Cordilleran Section - 112th Annual Meeting - 2016

Paper No. 15-7
Presentation Time: 8:30 AM-5:30 PM

PLUVIAL LAKE DEPOSITS OF DEEP SPRINGS VALLEY, CALIFORNIA


RAMIREZ, Adam E., Geological Sciences, California State University, Fullerton, 800 N. State College Blvd., Fullerton, CA 92834, KNOTT, Jeffrey R., Department of Geological Sciences, California State Univ, Fullerton, Box 6850, Fullerton, CA 92834, PIGATI, Jeffrey S., U.S. Geological Survey, Denver Federal Center, Denver, CO 80225, BRIGHT, Jordon, Department of Geosciences, University of Arizona, Tucson, AZ 85721 and NEKOLA, Jeffrey C., Department of Biology, University of New Mexico, 167 Castetter Hall, University of New Mexico, Albuquerque, NM 87131, aeramirez0@csu.fullerton.edu

Deep Springs Valley, located 35 km east of Bishop, California, is known for its terminal saline playa (elev. 1499 m).
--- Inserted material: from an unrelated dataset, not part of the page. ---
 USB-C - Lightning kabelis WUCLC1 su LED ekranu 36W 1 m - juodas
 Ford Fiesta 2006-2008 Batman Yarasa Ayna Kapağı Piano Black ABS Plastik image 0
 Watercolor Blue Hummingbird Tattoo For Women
Deep Springs Valley has a relatively small drainage basin with streams emanating only from the White Mountains to the northwest at elevations as high as 4344 m. Observations and mapping from as early as 1928 found evidence of Quaternary stratified and fossiliferous pluvial lake deposits in Deep Springs Valley. The mapped elevation of the pluvial lake deposits (1646 m) is the same as the Soldier Pass wind gap (1648 m) between Deep Springs and Eureka Valleys. This observation led to the hypothesis that the pluvial Deep Springs Lake once flowed into Eureka Valley.

The objective of this study is to provide a more extensive description of the putative Deep Springs Lake deposits. As an isolated basin of limited areal extent, lake deposits in Deep Springs Valley would record past climate of the immediate area, which may be advantageous when comparing against climate records from the adjoining Owens Valley and nearby Death Valley.
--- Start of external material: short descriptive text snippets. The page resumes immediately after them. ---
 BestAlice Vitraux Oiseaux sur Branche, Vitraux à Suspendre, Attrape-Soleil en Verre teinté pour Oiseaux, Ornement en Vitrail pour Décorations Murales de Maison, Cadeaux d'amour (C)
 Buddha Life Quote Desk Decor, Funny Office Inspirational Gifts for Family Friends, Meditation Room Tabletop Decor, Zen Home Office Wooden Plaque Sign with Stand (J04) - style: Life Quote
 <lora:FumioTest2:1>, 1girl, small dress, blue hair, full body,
We examined Deep Springs Lake deposits mapped in 1966 located northeast of a small hill called “The Elephant”. The deposits consisted of alternating beds of fine-grained, finely bedded, poorly cemented, fossiliferous sand to clayey sand and fine-to-medium-grained, coarse-bedded sand. Fossil freshwater gastropods Lymnaidae Stagnicola and Planorboidea Gyraulus were collected from the upper clayey sands. Ostracodes from the same upper clayey sand are dominated by Limnocythere ceriotuberosa and Fabaeformiscandona cf. caudata, which are found in freshwater to mildly saline environments. Fossils were not found elsewhere.
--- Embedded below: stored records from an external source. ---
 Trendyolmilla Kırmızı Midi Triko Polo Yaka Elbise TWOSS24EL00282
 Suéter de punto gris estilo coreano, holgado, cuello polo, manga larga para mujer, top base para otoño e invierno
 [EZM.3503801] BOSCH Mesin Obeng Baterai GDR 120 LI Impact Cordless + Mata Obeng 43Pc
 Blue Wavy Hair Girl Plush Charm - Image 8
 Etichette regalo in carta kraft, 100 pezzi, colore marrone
The gastropods, L. ceriotuberosa and F. cf. caudata are all consistent with a fresh to mildly saline lake depositional setting, rather than a spring or groundwater discharge environment. We interpret these data to indicate that Deep Springs Valley contained a freshwater lake that reached 1646 m and, based on the maximum elevation of Soldier Pass, flowed into Eureka Valley during a cooler, wetter climate. Samples of gastropod shell submitted for radiocarbon dating are ongoing; this will generate an absolute date of when water was present at those depths. Financial support for this project was provided by the Louis Strokes Alliance for Minority Participation.